### Recorded information:
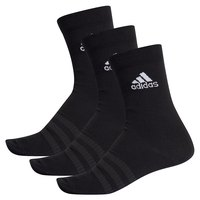 adidas Light Crew 3 Pair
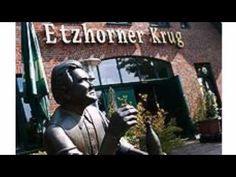 Etzhorner Krug Hotel - Oldenburg - Visit http://germanhotelstv.com/etzhorner-krug-und-gaststatten-gmbh This traditional 3-star hotel is located in the suburb of Etzhorn in the northern outskirts of Oldenburg. Rental bicycles are available for exploring the surrounding Lower Saxon countryside. -http://youtu.be/vTw-1K_5UPk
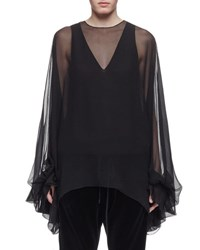 Chloe Balloon Sleeve Sheer Silk Tent Blouse Black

### Work order:
The listing must be returned in full and exactly, apart from its pictures.

### Answer to the problem:
 adidas Light Crew 3 Pair
 Etzhorner Krug Hotel - Oldenburg - Visit http://germanhotelstv.com/etzhorner-krug-und-gaststatten-gmbh This traditional 3-star hotel is located in the suburb of Etzhorn in the northern outskirts of Oldenburg. Rental bicycles are available for exploring the surrounding Lower Saxon countryside. -http://youtu.be/vTw-1K_5UPk
 Chloe Balloon Sleeve Sheer Silk Tent Blouse Black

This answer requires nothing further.